Politics as we know it, is ripe for disruptive innovation. The major parties and other major players look a lot like a lot like industry giants, lucratively lumbering along, good at what they do, but vulnerable to something better. The parties are obviously not good at producing great outcomes in government but they are good enough to dominate, like the lumbering big three automakers in 1970. The Chevrolet Impala was quite a machine back then – and very hard to compete with head-on.
“Innovation guru” Clayton Christensen, a Business Professor at Harvard, interviewed in the July-August Harvard Magazine believes the way for innovative challengers to win is not to compete head-on. Christensen’s theories are based on historic patterns in economics, not the broader field of political economics, but your humble blogger believes the lesson is worth a look.
The disruptive innovator in industry competes with non-consumption according to Christensen. Non-consumption, in Christensen’s parlance doesn’t mean complete non-participation. It can mean marginal participation; second hand or infrequent buyers for instance in the car market.
Redefining what is being consumed is part of the innovative opportunity according to Christensen.
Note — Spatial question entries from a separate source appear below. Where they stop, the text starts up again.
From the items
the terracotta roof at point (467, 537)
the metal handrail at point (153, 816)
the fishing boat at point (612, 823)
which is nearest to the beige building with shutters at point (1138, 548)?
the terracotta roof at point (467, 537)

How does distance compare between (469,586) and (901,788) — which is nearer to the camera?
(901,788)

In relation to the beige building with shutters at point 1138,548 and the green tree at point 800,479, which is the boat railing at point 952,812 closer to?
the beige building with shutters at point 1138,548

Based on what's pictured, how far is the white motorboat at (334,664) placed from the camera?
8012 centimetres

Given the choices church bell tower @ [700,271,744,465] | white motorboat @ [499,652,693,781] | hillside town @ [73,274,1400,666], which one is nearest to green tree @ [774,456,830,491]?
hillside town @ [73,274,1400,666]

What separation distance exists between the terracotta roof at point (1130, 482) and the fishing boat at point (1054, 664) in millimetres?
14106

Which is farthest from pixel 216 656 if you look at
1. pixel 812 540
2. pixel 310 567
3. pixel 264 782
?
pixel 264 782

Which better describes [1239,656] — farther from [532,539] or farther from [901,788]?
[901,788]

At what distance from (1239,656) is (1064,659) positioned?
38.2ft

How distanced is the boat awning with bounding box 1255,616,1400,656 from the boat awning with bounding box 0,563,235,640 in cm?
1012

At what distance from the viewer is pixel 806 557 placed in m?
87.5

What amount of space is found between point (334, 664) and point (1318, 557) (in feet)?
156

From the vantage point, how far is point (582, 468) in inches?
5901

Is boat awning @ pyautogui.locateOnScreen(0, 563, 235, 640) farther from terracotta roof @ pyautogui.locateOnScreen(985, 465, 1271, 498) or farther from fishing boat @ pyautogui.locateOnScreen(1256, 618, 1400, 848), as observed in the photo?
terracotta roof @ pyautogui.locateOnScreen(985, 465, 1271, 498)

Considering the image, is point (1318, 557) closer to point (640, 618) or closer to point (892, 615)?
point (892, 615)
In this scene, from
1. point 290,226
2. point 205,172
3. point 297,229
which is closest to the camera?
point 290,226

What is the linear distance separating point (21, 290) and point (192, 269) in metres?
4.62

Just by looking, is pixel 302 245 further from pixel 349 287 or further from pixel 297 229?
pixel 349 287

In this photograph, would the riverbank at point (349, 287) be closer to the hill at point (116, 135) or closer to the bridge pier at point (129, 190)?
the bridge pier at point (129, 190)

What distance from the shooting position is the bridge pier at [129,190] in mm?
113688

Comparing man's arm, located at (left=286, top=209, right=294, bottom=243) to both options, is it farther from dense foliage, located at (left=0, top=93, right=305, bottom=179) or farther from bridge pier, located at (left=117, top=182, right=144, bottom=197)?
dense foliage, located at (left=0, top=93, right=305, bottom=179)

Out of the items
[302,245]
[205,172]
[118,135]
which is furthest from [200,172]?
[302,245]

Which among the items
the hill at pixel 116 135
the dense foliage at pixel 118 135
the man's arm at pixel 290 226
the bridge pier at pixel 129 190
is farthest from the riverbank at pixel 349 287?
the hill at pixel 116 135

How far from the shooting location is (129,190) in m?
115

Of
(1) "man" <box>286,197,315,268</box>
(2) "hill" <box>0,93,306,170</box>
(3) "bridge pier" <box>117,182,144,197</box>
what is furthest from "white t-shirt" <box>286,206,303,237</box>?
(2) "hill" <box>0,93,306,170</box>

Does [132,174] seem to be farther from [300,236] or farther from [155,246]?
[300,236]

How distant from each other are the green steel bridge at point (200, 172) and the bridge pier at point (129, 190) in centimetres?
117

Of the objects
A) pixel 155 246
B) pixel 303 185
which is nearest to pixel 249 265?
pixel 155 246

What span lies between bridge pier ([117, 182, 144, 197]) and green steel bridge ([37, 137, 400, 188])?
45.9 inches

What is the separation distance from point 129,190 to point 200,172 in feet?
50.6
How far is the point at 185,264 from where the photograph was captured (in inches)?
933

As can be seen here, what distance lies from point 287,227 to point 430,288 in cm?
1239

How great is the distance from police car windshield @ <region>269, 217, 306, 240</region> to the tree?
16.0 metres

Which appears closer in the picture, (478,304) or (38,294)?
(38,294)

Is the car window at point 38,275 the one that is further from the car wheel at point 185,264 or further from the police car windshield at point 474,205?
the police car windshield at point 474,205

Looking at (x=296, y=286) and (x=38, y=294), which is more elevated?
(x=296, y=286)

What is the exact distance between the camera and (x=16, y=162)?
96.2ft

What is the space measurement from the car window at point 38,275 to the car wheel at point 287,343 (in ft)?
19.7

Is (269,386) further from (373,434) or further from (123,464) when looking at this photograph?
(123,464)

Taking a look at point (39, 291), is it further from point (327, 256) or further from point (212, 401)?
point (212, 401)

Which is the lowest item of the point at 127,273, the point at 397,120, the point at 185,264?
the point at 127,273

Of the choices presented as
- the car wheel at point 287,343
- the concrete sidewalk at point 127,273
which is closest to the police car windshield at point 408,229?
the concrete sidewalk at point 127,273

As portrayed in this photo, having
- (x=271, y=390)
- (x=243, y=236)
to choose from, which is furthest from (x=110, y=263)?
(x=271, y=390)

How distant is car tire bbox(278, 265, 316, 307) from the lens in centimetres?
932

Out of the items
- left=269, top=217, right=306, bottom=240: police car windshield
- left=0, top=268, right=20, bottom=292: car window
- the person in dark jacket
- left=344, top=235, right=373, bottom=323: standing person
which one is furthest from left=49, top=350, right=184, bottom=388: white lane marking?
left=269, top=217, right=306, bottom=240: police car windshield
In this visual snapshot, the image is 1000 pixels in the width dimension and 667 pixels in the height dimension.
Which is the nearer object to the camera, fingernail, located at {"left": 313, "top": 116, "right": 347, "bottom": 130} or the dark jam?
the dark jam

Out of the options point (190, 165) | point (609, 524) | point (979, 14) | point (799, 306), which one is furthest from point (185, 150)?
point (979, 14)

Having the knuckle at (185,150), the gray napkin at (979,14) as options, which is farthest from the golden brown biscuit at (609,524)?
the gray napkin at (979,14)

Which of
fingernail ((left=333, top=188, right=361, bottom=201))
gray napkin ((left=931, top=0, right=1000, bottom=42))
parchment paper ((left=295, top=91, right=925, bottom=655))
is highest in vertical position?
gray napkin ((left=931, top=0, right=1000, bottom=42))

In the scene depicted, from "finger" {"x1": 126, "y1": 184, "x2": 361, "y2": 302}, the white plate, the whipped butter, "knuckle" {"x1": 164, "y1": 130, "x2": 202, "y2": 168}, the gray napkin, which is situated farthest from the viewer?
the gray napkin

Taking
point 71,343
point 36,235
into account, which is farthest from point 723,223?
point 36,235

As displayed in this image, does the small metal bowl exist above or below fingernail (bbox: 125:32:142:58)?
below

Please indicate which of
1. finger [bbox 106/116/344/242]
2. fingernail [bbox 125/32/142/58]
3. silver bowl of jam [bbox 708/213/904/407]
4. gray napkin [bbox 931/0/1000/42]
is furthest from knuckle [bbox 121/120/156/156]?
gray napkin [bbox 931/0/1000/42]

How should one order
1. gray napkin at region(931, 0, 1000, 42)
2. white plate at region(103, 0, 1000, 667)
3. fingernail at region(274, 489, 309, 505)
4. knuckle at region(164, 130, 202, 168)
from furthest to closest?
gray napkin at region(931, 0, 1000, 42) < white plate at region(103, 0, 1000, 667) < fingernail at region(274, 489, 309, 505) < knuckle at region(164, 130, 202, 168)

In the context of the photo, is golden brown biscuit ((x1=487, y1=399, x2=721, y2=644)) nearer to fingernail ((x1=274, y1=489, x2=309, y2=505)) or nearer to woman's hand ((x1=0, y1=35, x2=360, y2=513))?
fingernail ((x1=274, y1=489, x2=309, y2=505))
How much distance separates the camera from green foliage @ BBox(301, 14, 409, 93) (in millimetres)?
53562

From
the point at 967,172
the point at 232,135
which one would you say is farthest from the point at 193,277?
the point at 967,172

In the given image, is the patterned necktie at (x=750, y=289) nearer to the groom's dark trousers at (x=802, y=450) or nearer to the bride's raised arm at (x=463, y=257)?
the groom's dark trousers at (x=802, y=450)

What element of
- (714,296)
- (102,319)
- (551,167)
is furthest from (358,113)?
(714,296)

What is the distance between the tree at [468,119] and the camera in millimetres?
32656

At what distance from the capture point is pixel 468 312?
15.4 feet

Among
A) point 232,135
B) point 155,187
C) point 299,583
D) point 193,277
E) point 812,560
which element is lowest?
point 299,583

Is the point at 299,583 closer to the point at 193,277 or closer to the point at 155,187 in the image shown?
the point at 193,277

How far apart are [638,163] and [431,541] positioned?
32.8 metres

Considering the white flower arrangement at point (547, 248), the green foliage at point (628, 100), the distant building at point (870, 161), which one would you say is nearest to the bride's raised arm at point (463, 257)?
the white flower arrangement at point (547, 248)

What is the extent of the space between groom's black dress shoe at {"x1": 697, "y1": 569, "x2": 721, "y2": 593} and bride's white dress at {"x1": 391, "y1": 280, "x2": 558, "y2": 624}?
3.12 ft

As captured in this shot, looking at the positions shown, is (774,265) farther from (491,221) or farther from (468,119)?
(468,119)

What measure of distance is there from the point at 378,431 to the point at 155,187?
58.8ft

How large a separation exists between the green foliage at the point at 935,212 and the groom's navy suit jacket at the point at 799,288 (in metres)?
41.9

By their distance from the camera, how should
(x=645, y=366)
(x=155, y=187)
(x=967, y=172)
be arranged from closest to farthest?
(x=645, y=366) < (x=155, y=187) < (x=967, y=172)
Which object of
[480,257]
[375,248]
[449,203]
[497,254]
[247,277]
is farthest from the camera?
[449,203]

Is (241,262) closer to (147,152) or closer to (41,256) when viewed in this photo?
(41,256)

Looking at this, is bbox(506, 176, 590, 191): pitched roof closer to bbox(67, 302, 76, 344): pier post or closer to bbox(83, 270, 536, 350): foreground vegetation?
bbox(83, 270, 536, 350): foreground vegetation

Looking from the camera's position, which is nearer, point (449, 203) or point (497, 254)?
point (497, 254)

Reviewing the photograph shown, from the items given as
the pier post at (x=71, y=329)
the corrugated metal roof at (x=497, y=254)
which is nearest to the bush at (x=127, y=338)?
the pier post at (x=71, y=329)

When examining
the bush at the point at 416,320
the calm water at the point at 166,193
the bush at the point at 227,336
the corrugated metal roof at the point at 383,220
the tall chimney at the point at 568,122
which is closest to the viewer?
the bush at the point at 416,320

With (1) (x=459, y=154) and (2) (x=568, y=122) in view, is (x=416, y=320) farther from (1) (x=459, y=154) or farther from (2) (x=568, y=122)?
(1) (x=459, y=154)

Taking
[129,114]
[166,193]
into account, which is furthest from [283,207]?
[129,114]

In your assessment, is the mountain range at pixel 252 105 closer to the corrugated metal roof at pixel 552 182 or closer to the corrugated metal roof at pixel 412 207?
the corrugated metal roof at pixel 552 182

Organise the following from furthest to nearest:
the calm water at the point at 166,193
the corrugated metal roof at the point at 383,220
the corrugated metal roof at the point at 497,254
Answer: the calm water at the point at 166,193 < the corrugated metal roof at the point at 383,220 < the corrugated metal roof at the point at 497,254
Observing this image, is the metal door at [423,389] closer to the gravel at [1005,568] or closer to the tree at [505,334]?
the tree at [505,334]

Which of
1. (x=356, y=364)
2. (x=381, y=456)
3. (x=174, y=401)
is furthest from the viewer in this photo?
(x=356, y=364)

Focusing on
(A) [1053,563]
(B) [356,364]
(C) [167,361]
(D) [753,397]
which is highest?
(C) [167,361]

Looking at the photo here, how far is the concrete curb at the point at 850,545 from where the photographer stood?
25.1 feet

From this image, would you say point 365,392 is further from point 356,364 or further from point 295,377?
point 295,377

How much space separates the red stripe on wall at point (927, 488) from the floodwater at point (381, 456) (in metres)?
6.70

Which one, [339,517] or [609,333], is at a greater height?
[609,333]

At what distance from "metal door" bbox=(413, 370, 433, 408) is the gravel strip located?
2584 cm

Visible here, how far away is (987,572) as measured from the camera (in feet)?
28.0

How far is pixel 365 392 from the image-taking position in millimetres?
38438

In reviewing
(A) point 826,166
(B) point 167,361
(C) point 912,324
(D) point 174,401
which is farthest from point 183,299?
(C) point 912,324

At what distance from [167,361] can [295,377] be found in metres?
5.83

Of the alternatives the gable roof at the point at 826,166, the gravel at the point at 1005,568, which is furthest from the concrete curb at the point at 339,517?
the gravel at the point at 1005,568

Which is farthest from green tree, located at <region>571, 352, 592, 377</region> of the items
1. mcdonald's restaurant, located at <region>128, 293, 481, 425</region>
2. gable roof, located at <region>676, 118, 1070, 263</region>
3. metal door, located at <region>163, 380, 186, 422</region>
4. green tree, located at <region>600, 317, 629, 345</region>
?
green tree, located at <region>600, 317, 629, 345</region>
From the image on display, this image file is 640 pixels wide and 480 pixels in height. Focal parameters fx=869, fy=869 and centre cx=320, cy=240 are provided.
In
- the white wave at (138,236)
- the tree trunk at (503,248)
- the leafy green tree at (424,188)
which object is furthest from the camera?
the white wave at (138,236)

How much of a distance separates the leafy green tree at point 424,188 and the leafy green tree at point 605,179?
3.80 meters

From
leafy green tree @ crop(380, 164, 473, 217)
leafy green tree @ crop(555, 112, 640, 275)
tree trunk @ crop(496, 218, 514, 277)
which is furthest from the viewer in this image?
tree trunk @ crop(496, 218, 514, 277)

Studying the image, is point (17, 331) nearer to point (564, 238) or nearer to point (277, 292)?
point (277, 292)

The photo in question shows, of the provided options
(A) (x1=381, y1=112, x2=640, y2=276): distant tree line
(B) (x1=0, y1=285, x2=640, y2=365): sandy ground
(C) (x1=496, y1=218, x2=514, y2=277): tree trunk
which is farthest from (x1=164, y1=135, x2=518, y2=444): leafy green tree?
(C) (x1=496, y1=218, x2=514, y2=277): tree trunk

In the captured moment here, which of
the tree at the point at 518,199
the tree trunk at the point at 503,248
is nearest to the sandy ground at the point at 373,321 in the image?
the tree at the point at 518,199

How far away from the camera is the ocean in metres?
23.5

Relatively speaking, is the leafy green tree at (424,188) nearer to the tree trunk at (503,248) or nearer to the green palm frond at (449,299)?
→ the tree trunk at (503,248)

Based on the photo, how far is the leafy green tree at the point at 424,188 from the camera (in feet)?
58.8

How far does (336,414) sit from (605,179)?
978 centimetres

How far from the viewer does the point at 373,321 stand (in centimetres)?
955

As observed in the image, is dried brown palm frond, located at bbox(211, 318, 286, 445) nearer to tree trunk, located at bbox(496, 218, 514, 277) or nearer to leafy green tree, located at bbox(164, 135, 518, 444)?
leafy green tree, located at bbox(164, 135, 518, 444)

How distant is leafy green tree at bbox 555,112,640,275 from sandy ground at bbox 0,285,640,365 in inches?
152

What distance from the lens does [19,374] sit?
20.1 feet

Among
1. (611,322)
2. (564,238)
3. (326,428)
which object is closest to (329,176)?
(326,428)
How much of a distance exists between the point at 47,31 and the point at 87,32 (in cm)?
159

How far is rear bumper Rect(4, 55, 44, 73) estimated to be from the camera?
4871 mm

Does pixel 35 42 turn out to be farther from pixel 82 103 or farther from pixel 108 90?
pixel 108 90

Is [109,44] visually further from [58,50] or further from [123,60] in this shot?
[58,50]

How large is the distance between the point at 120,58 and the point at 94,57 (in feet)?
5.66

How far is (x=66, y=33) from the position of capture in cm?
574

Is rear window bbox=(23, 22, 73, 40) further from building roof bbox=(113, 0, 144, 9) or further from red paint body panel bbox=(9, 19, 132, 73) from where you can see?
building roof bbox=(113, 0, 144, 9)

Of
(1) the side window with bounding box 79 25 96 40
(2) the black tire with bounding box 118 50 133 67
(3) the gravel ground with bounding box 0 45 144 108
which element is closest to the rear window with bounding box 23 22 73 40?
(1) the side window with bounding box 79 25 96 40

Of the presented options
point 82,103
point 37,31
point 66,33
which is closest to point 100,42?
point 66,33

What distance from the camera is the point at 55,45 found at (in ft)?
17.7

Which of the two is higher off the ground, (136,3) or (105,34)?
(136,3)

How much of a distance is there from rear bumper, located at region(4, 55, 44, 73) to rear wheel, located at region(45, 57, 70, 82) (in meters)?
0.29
He sees an opportunity for a cheap electric car for teens that is “really not a car. It’s a mobile sound system.” And it a product which in Christensen’s estimation, parents would buy for teens.
The disruptive competitor in party politics may not look like a party. It may look more like a media enterprise. In politics, we need to examine the whole citizen experience: who gets what for what, in order to find opportunity for disruptive innovation.
The transactional foundation of our party structure was originally patronage. Votes may have been freely tendered or bought for the price of a drink but the manpower that mustered the votes came from the ranks of directly interested individuals. The livelihoods of a limited number of people are still very directly at stake in politics, but lower value transactions on a much broader scale could empower an innovative campaign.
The political “non-consumer,” is not necessarily a non-voter, non-contributor, or inactive citizen any more than the early buyers of cheap Japanese cars were poor, carless people. But the non-consumer is marginalized in the current market.
Age probably defines the biggest single non-consumer market in politics. Like the early career, ex-hippie baby boomer of the '70's, who could only afford a Toyota and wouldn’t have wanted an Impala in the first place, most of our 20 something population don’t want to spend the time and money required to have political influence and they aren’t that interested in the experience provided by most campaigns.
There are countless other non-consumer prospects for any innovative campaign – not necessarily the most needy or those that would benefit the most but those who have the means and the motive to become consumers.
The established players aren’t stupid. They are trying to innovate from within and to serve the non-consumers themselves. The Obama campaigns managed to adopt innovative methods and attracted many young people. But, like General Motors in 1970, with 775,400 Impala’s rolling off the assembly lines, the established players have an existing business to attend to. That means opportunity for you!